INFORMATION SHOWN:
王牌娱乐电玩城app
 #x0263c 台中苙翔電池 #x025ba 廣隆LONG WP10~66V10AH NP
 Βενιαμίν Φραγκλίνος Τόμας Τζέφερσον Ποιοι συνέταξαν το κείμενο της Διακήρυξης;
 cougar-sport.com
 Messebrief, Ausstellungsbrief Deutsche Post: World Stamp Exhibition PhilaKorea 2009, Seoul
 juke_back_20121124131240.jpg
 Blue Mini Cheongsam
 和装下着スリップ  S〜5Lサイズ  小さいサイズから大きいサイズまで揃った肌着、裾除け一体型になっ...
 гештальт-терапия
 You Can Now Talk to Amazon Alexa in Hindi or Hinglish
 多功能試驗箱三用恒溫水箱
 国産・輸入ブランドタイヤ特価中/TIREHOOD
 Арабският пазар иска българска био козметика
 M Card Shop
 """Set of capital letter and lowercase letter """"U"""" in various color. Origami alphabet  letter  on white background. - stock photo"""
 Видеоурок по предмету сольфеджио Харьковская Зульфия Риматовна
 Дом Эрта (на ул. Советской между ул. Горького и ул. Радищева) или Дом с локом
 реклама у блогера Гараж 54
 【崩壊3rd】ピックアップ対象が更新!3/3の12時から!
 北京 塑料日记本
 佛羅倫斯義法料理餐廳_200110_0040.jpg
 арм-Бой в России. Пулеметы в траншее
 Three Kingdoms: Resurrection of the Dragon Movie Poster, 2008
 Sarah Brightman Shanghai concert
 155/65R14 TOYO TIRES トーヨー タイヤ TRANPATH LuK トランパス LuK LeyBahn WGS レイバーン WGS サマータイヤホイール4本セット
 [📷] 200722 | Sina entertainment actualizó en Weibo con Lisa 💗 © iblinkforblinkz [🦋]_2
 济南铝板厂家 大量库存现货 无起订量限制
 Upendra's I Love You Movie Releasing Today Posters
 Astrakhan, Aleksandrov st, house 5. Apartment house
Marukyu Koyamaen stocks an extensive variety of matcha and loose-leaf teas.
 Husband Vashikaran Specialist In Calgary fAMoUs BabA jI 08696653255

REQUIREMENT: Output exactly the lines from the one with "Astrakhan, Aleksandrov st, house" through the final line of the listing above.

REPLY:
 Astrakhan, Aleksandrov st, house 5. Apartment house
Marukyu Koyamaen stocks an extensive variety of matcha and loose-leaf teas.
 Husband Vashikaran Specialist In Calgary fAMoUs BabA jI 08696653255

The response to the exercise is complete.